Okay, so I’m going to call it. This project is finished.
Well, not finished exactly. No project is ever finished. You can always do more. And so it is with the Zolatron – I have ideas and plans that will keep me happily tinkering away for years.
But I’ve met my main objective – which is to better understand how computers work. I’ve gained insights into subjects like hardware addressing and address decoding, interfaces and their protocols, programming CPLDs, the fundamentals of operating systems and much more. Along the way I’ve honed my circuit and PCB designing skills (mostly through mistakes), I’ve had a lot of fun and I’ve blown up surprisingly few chips. (A few transistors died and a Raspberry Pi is limping badly but that’s about it.)
This was never going to be about capability. I’ve occasionally had people suggest moving up to the 65816 microprocessor, or try pushing the clock speed (it remains stubbornly at 1MHz). But if I wanted performance or capability, I have other toys I could play with. Even many microcontroller boards could easily outperform this machine. And I also have proper computers.

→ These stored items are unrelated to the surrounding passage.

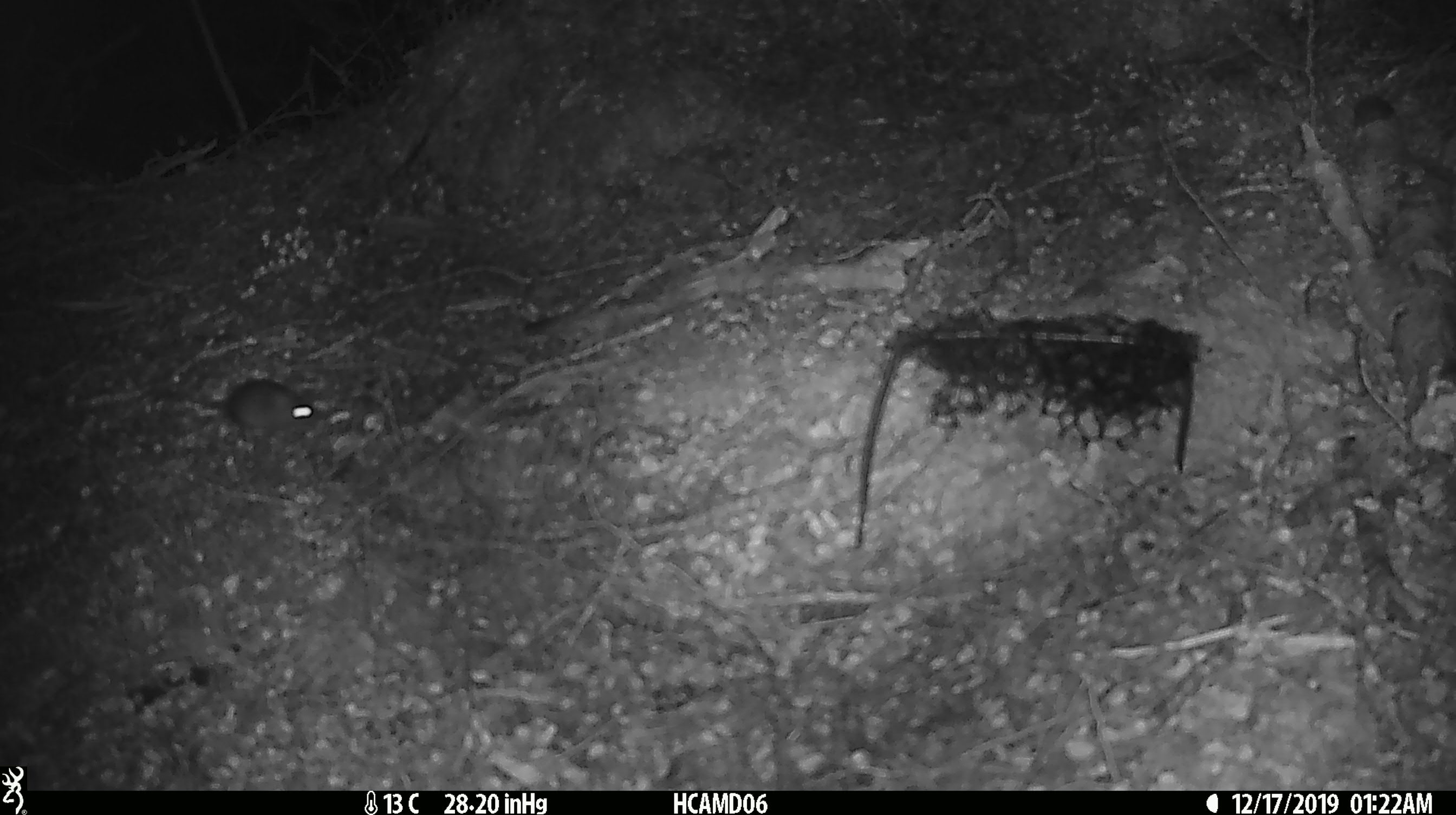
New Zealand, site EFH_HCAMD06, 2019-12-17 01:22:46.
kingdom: Animalia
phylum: Chordata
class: Mammalia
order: Rodentia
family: Muridae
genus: Mus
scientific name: Mus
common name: mouse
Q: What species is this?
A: Mouse (Mus).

I don’t even care that the persistent storage achieves transfer speeds of only 500 bytes/sec (read) and 1,000 bytes/sec (write). This project was always about going my own way as much as possible, making things up as I went. I’ve enjoyed the process of thinking, “I wonder if you could do it this way” and finding out the answer. (Sometimes it’s no, but it’s yes more often than you’d think.)
I feel really satisfied that I’ve got to this point. I now have a fun platform that I can play around with.
There may still be blog posts on the Zolatron from time to time, whenever I do something with it I think might be of interest to others. But most of the updating now will be contained on the project’s main pages, where I’m busily adding documentation.